Abstract

Background: The relation between age at T2D diagnosis and HHF is unclear. We conducted a population-based cohort study to examine the association between age at diagnosis of T2D and incident HHF in Ontario, Canada. Methods: Using administrative health databases, we identified people with new-onset T2D between April 1, 2005 and March 31, 2015. We matched each person to 3 other people without diabetes according to birth year and sex.
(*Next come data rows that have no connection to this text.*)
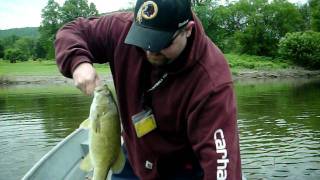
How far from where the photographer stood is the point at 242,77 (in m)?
57.5

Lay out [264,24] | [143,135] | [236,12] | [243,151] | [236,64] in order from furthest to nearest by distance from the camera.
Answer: [236,12]
[264,24]
[236,64]
[243,151]
[143,135]

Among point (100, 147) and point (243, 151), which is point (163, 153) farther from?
point (243, 151)

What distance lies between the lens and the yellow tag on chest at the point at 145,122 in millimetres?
3688

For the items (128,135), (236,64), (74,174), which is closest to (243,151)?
(74,174)

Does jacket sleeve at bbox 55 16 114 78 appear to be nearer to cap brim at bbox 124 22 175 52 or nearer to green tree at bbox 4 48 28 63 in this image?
cap brim at bbox 124 22 175 52

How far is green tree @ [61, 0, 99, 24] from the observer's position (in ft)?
294

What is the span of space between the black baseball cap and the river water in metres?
9.03

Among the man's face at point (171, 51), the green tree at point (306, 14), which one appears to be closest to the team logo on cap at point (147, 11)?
the man's face at point (171, 51)

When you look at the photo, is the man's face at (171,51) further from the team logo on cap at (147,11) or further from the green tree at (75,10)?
the green tree at (75,10)

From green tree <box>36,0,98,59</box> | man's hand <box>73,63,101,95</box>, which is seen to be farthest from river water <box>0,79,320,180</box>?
green tree <box>36,0,98,59</box>

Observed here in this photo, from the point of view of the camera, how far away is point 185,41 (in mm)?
3395

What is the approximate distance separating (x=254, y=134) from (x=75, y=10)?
76736mm

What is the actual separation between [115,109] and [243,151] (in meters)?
11.5

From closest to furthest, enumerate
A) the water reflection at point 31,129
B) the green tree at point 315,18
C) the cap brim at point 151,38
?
the cap brim at point 151,38 → the water reflection at point 31,129 → the green tree at point 315,18
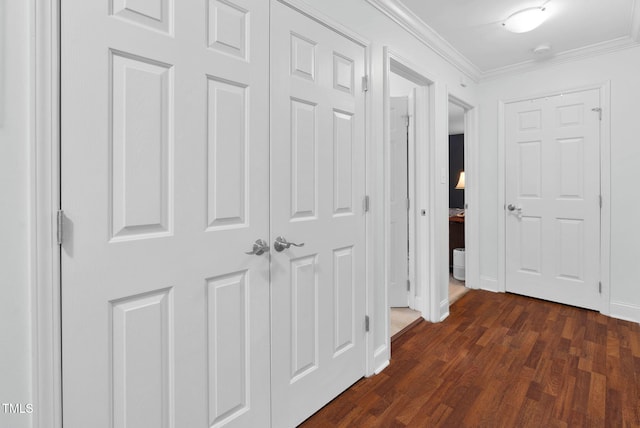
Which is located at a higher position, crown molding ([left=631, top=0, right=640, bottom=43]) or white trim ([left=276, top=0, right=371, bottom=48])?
crown molding ([left=631, top=0, right=640, bottom=43])

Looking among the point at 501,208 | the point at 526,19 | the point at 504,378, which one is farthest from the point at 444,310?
the point at 526,19

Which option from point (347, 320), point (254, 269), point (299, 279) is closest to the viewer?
point (254, 269)

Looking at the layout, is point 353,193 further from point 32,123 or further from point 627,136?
point 627,136

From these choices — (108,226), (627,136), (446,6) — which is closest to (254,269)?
(108,226)

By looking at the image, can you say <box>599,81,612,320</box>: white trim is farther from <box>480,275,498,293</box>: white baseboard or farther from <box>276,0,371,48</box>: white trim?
<box>276,0,371,48</box>: white trim

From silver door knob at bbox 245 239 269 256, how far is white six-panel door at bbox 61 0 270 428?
3cm

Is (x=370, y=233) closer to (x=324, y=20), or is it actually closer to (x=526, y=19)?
(x=324, y=20)

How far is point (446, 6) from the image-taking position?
234 cm

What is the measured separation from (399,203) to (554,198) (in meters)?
1.59

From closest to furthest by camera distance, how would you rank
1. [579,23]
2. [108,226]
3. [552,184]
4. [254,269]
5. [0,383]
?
1. [0,383]
2. [108,226]
3. [254,269]
4. [579,23]
5. [552,184]

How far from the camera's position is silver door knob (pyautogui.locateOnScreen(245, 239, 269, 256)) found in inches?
56.2

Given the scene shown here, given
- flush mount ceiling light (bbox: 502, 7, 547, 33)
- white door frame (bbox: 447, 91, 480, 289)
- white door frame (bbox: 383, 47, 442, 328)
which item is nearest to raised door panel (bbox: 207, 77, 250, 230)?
white door frame (bbox: 383, 47, 442, 328)

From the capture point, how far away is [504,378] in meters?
2.04

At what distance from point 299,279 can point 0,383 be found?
107 centimetres
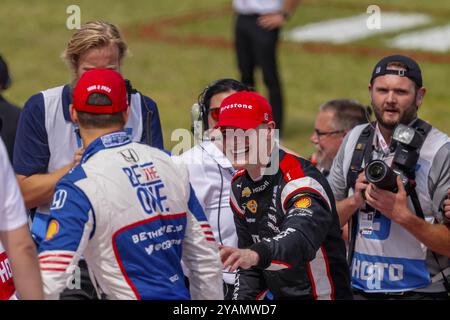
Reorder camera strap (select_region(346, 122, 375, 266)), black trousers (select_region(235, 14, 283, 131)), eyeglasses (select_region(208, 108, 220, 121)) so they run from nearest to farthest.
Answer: camera strap (select_region(346, 122, 375, 266)), eyeglasses (select_region(208, 108, 220, 121)), black trousers (select_region(235, 14, 283, 131))

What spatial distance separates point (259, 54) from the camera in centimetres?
1650

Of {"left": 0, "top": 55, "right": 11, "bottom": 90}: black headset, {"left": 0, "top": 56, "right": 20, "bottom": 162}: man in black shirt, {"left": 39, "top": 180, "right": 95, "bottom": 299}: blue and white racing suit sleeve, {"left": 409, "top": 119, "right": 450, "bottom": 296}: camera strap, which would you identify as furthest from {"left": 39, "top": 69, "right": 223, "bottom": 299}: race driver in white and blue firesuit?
{"left": 0, "top": 55, "right": 11, "bottom": 90}: black headset

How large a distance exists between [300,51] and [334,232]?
1624cm

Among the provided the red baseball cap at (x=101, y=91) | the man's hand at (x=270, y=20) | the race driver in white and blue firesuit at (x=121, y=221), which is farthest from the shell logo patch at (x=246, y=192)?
the man's hand at (x=270, y=20)

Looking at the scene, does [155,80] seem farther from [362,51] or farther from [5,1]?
[5,1]

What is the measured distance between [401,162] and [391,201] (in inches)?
11.1

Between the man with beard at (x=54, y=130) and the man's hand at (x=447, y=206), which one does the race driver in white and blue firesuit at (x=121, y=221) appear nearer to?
the man with beard at (x=54, y=130)

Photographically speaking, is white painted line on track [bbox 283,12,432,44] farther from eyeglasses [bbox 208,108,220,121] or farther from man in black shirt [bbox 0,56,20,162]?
eyeglasses [bbox 208,108,220,121]

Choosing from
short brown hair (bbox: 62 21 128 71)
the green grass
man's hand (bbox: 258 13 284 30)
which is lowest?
the green grass

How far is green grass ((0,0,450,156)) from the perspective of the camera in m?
18.8

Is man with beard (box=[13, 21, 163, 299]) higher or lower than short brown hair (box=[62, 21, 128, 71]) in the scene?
lower

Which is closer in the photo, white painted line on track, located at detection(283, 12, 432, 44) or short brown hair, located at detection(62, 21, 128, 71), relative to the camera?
short brown hair, located at detection(62, 21, 128, 71)

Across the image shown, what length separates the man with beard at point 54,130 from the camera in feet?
24.2

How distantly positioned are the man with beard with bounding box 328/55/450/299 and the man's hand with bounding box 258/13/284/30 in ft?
28.5
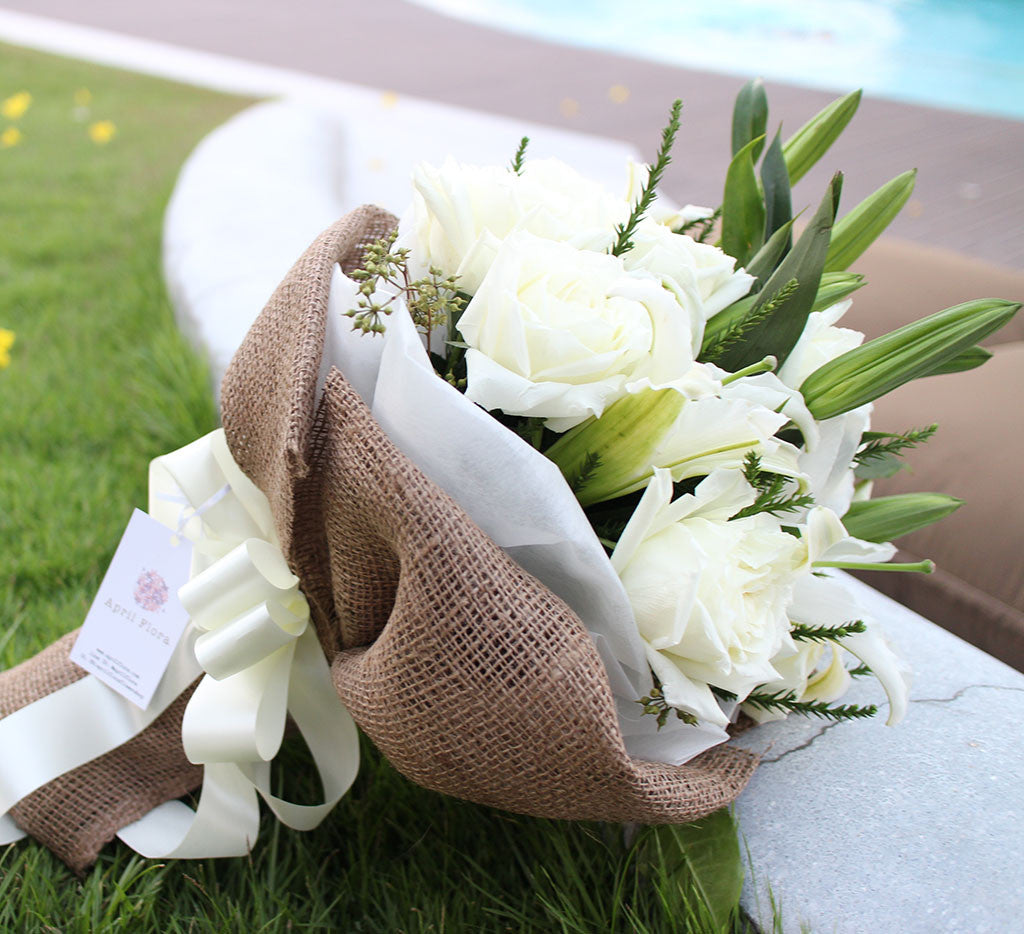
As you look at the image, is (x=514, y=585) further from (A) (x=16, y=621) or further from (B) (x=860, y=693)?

We excluded any people with prior HHF. We used Cox proportional hazards models to estimate adjusted hazard ratios (HR) for the association between age at T2D diagnosis and incident HHF (followed up until March 31, 2020). Results: Among 743,053 individuals with T2D and 2,199,539 matches, 126,241 incident HHF events occurred (median follow-up 8.9 years). T2D was associated with a greater adjusted hazard of HHF at younger ages (e.g., HR at age 30 years: 5.71, 95% CI: 5.46-5.96; Figure: Model 1) than at older ages (e.g., HR at age 60 years: 2.51, 2.46-2.55). Additional adjustment for recognized mediators (hypertension, coronary artery disease, chronic kidney disease) marginally attenuated this relation (Figure: Model 2). Conclusion: Younger age at T2D diagnosis is independently associated with a disproportionately elevated risk of HHF relative to age-matched individuals without T2D. This relation may be substantially mediated by novel mechanisms that are inadequately understood. Disclosure C. Ke: Advisory Panel; Sanofi, Speaker's Bureau; AstraZeneca, Abbott. B. R. Shah: None. J. Echouffo tcheugui: None. Funding National Heart, Lung, and Blood Institute (K23HL153774 to J.E.T.); University of Toronto (to B.R.S.)